Ci fu in invito al viaggio. Come si può accogliere un invito quando il viaggio è destino? Nella Grecia di Gorgia il viaggio è il limitare il tempo lungo la dissolvenza dell’età. L’età si perde e ci si consegna al tempo.

L’invito al viaggio riporta certamente a Baudelaire. A quel Baudelaire molto caro a Manlio Sgalambro e a Maria Zambrano.  Ma sono un itinerario metafisico che non si sistematizza nel pensare filosofico dell’abitare il tempo. Il filosofo vive di imperfezione come ha sostenuto Greimas.

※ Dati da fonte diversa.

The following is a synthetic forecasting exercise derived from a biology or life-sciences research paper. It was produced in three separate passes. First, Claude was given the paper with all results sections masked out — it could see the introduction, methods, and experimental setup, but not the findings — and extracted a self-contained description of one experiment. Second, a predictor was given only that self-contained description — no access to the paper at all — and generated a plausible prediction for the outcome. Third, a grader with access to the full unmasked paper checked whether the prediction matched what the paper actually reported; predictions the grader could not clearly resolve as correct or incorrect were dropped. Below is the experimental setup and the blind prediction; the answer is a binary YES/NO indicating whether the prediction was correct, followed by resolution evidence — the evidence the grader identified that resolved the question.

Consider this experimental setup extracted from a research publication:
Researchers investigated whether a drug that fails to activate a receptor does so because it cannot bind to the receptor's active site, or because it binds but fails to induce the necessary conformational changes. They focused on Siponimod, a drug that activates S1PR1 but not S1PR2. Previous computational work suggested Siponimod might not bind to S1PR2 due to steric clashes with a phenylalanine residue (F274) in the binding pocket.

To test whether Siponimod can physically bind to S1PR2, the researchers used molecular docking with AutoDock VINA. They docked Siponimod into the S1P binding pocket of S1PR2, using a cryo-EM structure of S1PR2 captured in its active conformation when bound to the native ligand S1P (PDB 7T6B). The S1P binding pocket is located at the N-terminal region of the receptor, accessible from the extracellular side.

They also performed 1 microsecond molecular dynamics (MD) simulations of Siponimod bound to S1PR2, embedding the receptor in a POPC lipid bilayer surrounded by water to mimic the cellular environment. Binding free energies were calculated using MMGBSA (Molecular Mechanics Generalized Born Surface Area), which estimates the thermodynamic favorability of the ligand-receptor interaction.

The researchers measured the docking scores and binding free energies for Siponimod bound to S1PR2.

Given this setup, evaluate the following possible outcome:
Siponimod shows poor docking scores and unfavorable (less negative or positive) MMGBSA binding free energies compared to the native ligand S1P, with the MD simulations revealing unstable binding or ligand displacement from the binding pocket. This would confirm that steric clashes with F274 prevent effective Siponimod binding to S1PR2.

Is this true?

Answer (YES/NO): NO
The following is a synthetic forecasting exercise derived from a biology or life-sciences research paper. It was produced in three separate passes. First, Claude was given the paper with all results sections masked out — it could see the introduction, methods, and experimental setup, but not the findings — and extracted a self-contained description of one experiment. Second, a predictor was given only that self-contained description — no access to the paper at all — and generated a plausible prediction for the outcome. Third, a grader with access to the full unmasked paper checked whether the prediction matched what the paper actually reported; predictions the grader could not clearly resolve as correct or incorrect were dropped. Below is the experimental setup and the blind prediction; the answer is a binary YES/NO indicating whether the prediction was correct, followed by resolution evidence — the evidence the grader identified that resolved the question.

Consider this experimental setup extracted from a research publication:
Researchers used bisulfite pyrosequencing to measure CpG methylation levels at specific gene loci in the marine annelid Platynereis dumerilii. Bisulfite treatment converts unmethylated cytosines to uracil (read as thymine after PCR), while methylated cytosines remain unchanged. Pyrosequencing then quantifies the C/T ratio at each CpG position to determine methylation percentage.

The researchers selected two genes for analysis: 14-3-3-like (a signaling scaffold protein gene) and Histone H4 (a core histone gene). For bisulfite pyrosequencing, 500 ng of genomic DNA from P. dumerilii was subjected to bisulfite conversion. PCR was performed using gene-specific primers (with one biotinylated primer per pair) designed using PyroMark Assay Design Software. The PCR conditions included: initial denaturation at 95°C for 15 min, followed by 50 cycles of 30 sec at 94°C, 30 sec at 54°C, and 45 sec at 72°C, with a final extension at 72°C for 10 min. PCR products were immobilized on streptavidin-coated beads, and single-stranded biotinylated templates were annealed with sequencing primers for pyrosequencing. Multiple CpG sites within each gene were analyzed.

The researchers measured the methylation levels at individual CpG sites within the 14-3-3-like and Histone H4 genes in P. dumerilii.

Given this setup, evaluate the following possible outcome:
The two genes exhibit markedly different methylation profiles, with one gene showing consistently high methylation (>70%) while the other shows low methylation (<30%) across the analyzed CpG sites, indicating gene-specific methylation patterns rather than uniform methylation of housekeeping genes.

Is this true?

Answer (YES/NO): NO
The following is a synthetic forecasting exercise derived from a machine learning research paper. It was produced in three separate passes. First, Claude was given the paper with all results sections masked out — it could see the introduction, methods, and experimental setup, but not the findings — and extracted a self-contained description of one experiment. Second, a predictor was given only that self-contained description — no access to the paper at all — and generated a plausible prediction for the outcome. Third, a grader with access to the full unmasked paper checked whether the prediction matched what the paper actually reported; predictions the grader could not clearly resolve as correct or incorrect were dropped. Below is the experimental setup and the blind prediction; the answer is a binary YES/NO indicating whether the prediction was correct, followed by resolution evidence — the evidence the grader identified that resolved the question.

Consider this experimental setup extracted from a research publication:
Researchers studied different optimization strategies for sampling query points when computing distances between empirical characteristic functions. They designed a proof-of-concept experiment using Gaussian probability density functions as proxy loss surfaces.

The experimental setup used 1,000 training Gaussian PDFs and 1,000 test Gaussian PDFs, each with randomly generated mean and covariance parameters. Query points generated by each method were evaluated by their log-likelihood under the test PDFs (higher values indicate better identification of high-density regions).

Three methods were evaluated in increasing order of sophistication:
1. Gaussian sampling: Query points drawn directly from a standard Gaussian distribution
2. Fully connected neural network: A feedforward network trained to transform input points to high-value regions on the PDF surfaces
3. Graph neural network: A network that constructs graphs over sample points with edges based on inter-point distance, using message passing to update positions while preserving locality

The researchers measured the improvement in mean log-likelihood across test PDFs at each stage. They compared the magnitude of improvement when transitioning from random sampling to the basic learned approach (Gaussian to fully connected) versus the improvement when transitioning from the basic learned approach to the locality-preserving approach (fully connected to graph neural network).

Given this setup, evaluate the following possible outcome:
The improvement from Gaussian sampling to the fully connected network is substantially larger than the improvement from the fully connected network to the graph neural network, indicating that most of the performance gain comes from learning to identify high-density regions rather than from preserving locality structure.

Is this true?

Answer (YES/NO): YES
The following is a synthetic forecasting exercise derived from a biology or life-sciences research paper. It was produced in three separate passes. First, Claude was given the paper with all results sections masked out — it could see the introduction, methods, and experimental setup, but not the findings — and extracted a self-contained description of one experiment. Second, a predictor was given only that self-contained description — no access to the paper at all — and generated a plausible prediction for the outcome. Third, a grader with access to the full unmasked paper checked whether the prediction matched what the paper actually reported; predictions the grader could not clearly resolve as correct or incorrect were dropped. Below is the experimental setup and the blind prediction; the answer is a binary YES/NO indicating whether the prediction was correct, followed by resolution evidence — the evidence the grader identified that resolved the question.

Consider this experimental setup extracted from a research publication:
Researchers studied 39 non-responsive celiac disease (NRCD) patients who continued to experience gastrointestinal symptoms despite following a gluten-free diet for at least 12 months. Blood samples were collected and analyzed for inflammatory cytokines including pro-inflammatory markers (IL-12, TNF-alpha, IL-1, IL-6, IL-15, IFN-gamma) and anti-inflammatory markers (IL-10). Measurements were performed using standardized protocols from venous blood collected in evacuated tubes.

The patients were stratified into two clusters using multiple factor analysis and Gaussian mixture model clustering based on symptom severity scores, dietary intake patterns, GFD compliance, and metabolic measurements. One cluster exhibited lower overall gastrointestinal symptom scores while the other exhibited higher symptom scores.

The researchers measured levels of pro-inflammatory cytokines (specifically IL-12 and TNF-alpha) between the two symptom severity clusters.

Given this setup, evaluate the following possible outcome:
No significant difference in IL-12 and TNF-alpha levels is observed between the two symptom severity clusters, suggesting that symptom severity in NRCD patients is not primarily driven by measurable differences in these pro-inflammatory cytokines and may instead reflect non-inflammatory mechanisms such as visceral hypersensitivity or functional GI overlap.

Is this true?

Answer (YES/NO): NO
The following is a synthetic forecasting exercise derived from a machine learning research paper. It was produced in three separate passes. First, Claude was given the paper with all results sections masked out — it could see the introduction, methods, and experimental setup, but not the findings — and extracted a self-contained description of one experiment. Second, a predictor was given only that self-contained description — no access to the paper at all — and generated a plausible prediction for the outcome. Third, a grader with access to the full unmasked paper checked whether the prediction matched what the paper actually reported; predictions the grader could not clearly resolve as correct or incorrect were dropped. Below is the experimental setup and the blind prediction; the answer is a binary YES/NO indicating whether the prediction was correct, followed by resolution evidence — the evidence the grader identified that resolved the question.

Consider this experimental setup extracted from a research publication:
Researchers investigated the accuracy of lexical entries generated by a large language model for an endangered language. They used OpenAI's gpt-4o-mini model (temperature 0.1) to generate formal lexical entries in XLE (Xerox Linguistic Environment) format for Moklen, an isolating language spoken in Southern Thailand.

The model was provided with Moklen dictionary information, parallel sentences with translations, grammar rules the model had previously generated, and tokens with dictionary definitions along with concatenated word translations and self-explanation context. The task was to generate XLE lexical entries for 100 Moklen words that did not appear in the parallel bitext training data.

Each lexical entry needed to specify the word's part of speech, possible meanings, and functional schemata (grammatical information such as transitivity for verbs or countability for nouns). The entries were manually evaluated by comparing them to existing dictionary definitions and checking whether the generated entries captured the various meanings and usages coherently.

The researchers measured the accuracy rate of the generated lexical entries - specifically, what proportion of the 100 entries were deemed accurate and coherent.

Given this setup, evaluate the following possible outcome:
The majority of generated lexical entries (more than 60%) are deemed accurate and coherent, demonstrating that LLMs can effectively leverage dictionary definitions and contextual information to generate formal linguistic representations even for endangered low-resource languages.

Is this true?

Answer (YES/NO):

Eppure si incammina verso una ermeneutica della conoscenza potrebbe dirci Merleau Ponty perché siamo tutti attratti di un omerico sentire che attraversa quel Jankelevieh che sostiene il paradosso della nostalgia come labirinto.

Ma ogni volontà di apparenza nasce da una voluottuosa volontà di realtà. La verità oggettiva potrebbe scontrarsi con estetica del soggetto.

Il cortocircuito avviene nel momento in cui la solitudine come destino dell’io diventa menzogna della finzioni. La misantropia è destino. Il filosofo è solo per scelta di verità e in questo tempo – destino vive il “cetimoniale” del tragico. Perché questo non è altro che “tempo sospeso”.

Sgalambro supera completamente l’epistemologia severiniana perché con l’autore di “Anatol” siamo già in una cultura post metafisica.

Sgalambro intensifica ciò che sosteneva Heidigger, ovvero il fatto che “…non è sempre necessario che la verità prenda corpo; basta aleggi attorno come spirito e provochi una sorte d’accordo, come quando il suono della campana fluttua amico delle atmosfere”.

In Sgalambro c’è un umano e un disumano.  Si pensi a “Del delitto”. Il delitto potrebbe abitare il territorio delle finzioni? Per entrare in ciò bisogna conoscere però il dolore. La verità è da attraversare come fosse l’impugnatura del coltello dell’essere. Il destino è qui. Soltanto chi è dentro il mito può accogliere il destino come benevolenza.

La fenomenologia dell’apparire è angosciosamente imperfetta. In Sgalambro manca la speranza perché l’attesa è una lettera che disconosce le tenebre. La grotta di Sgalambro può essere la caverna di Platone ma può anche essere il non essere.

Ma oltre la grotta insiste l’isola. Ed è quell’istante della misantropia che dettaglia il reale oggettivo ma si configura come il viaggio del destino. Michel Tournier ebbe a dire nel suo “Robinson”: “Un’altra isola dietro quella dove soffia in solitudine …” il destino, aggiungo io, è l’isola dove il porto si perde e l’uomo muore.

In tutto questo non potrebbe proprio la morte a diventare destino?

Baudelaire: “Avrei da aggiungere due diritti alla lista dei diritti dell’uomo: il diritto al disordine e il diritto ad andarsene”.

Per dirla con definizione di causa è Cioran che scrive: “Il dovere di un uomo solo è di essere ancora più solo”. Se non è destino questo cosa mai potrà definirsi tale? Sgalambro di tutto questo nel far morire il sole era ben consapevole. Si è consapevole del destino? Il mito sì. E ch attraversa la realtà senza la consapevolezza del reale?